Question

A fire in a building B is reported on telephone to two fire stations P and Q, 20 km apart from each other on a straight road. P observed that the fire is at an angle of ${60^ \circ }$ to the road and Q observes that it is at an angle of ${45^ \circ }$ to the road. Which station should send its team and how much will this team have to travel.

Answer 1

Hint-Here we will proceed by converting the given conditions into the triangle such that we use trigonometry functions i.e. tan (tangent) where angles will be used as degrees of distance to find the actual distance. Also we must know the common degrees of trigonometric functions as the question states the angle of the buildings i.e. ${60^ \circ },{45^ \circ }$.

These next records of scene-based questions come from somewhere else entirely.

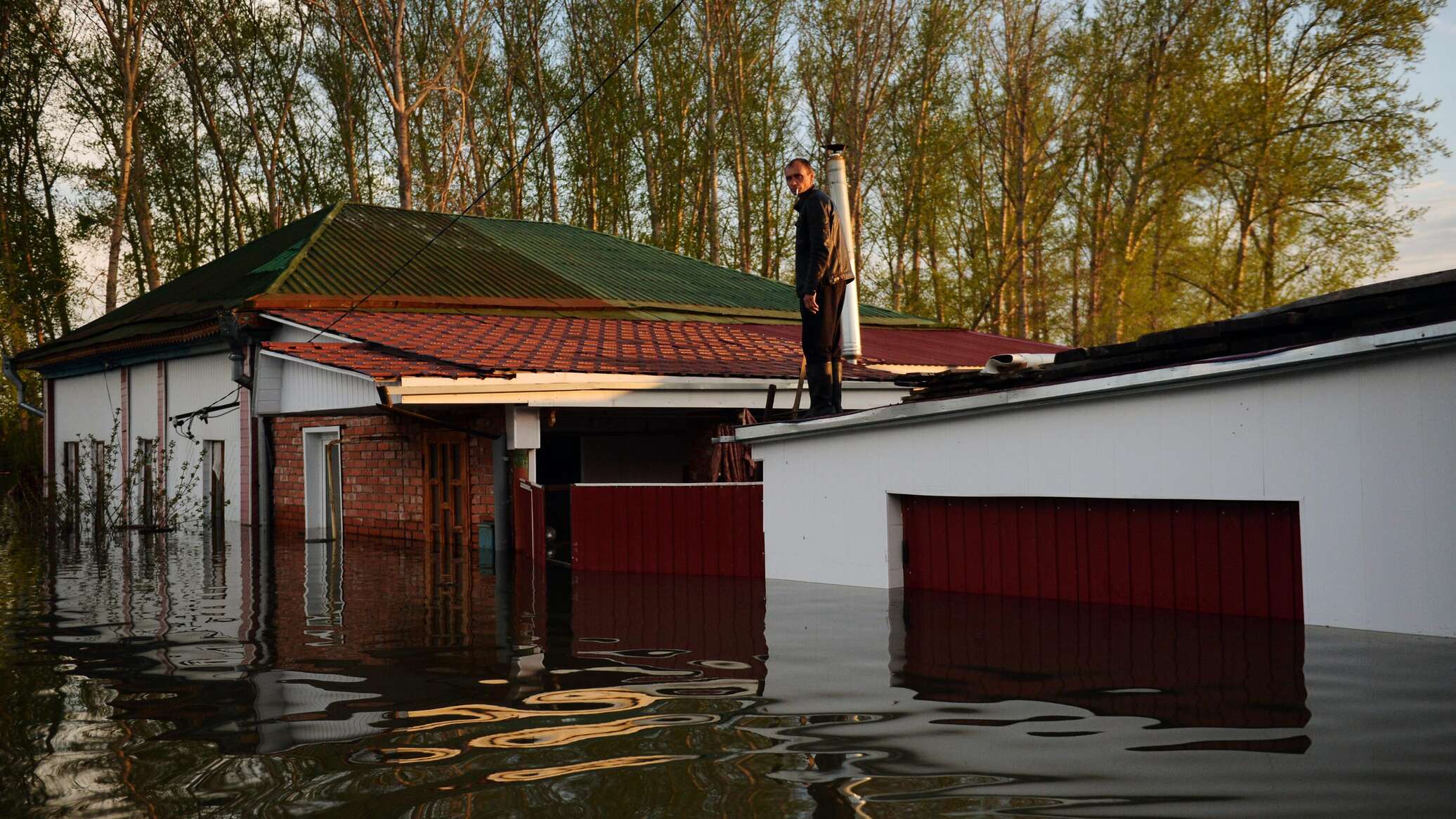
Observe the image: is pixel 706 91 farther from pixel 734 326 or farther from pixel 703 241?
pixel 734 326

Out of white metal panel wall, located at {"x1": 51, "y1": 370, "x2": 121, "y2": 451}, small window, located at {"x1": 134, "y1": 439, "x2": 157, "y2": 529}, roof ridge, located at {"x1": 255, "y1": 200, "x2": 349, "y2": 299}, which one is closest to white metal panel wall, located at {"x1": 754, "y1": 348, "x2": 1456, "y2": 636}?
roof ridge, located at {"x1": 255, "y1": 200, "x2": 349, "y2": 299}

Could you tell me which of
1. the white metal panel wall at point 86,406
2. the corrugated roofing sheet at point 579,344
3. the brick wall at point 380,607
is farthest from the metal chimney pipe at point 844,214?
the white metal panel wall at point 86,406

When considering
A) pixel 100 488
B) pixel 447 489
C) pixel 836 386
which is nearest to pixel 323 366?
pixel 447 489

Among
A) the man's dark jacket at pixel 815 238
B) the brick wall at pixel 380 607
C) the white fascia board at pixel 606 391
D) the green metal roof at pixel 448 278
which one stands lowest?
the brick wall at pixel 380 607

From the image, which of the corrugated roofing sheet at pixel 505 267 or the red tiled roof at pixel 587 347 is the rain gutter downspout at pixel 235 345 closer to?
the red tiled roof at pixel 587 347

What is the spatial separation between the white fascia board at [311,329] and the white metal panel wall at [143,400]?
5.40 meters

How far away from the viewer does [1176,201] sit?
34.2 meters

Complete Step-by-Step solution:

Here we are given that-
AB is the height of Building.
PB is the distance of fire station P from the building.
QB is the distance of fire station Q from the building.
Distance between P and Q is 20 m.
Now, let us assume PB = x
So, QB = 20-x
$ \Rightarrow $ In $\vartriangle APB$,
We will use Tangent function of trigonometry with ${60^ \circ }$.
Formula of tan${60^ \circ }$= $\dfrac{{Perpendicular}}{{Base}}$ = $\sqrt 3 $
$ \Rightarrow $$\sqrt 3 $= $\dfrac{{AB}}{x}$ ………..(1)
$ \Rightarrow $In $\vartriangle ABQ$,
We will use Tangent function of trigonometry with ${45^ \circ }$.
$ \Rightarrow $Formula of tan${45^ \circ }$ = $\dfrac{{Perpendicular}}{{Base}}$= $\dfrac{{AB}}{{BQ}}$
$ \Rightarrow $20 - x = AB ……………… (2)
So comparing 1 and 2,
We get
$ \Rightarrow 20 - x = \sqrt 3 x$x
Or ($20 = \left( {\sqrt 3 + 1} \right)x$
Or $\dfrac{{20}}{{\left( {\sqrt 3 + 1} \right)}} = x$
$ \Rightarrow $x = 7.320
So PB = 7.320 km
Also QB = 20 – 7.320
$ \Rightarrow $QB = 12.68 km
Therefore, fire stations should send a team to Station P since the distance between building and P station i.e. 7.32 km is less than the distance between Q station and building i.e. 12.68 km.
$\therefore $ Team has to travel 7.320 km
Note- In order to solve this question, one can get confused about choosing the right trigonometric function as there are six functions which are sine, cosine, tangent, cosecant, secant and cotangent. Also we must know all the trigonometric ratios which will be used as angles to get the required answer.